Quoted passage:
-------

[NLP] Attention Is All You Need

Sejin Jeong·2022년 12월 22일


목록 보기

**The above picture is from article about movie 'Transformer'.

Attention Is All You Need (a.k.a. Transformer)

Go to Read

This paper was published by Google Brain / Research. Paper's model (Transformer) is based solely on attention mechanisms.



Prior Research (1) :

In seqeunce modeling and transduction problems such as language modeling and machine translation

  • Recurrent neural networks (RNN)

  • Long short-term memory (LSTM)

  • Gated Recurrent unit (GRU)

Fault: Precludes parallelization within training examples.

Prior Research (2) :

  • Attention mechanisms

    • Allow modeling of dependencies without regard to their distance in the input or outout sequences.
    • Such attention mechanisms are used in conjunction with a recurrent network.

Transformer :

  • Eschewing recurrence.

  • Relying entirely on an attention mechanism to draw global dependencies between input and output.

  • Effect :

    ⇒ Allows for significantly more parallelization.

    ⇒ Reach a new state of the art in translation (trained for as little as twelve hours on eight P100 GPUs.


1. Multi-Head Attention

  • Reduce sequential computation.

    • Extended Neural GPU, ByteNet, ConvS2S is more difficult to learn dependencies between distant positions. Because they use convolutional neural networks.

2. Self-attention

  • Called 'intra-attention'

  • An attention mechanism relating defferent positions of a single sequence in order to compute a representation of the sequence.

  • Used reading comprehension, abstractive summarization, textual entailment and learning task-independent sentence representations.

3. End-to-end memory networks

  • Recurrent attention mechanism.

  • Perform well on simple-language question answering and language modeling tasks.

So, Transformer is the first transduction model relying entirely on self-attention to compute representations of its input and output (without using sequence-aligned RNNs or convolution).

Model Architecture

1. Overall architecture (1) - Briefly

2. Overall architecture (2) - Details

3. Step by step architecture

Attention is all you need.

-------

Required work:
A: Repeat the Transformer summary between "Fault: Precludes parallelization" and "input and output.", inclusive.
B: What other name does the Transformer summary give for self-attention?
The lines after this point have no connection to the Transformer summary.

Data lines:

-------

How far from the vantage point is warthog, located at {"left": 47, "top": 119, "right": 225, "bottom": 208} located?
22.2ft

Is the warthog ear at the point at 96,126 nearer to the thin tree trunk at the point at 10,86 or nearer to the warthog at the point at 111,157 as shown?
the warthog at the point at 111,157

-------

Answers to the problems:
A:
Fault: Precludes parallelization within training examples.

Prior Research (2) :

  • Attention mechanisms

    • Allow modeling of dependencies without regard to their distance in the input or outout sequences.
    • Such attention mechanisms are used in conjunction with a recurrent network.

Transformer :

  • Eschewing recurrence.

  • Relying entirely on an attention mechanism to draw global dependencies between input and output.

B: Intra-attention.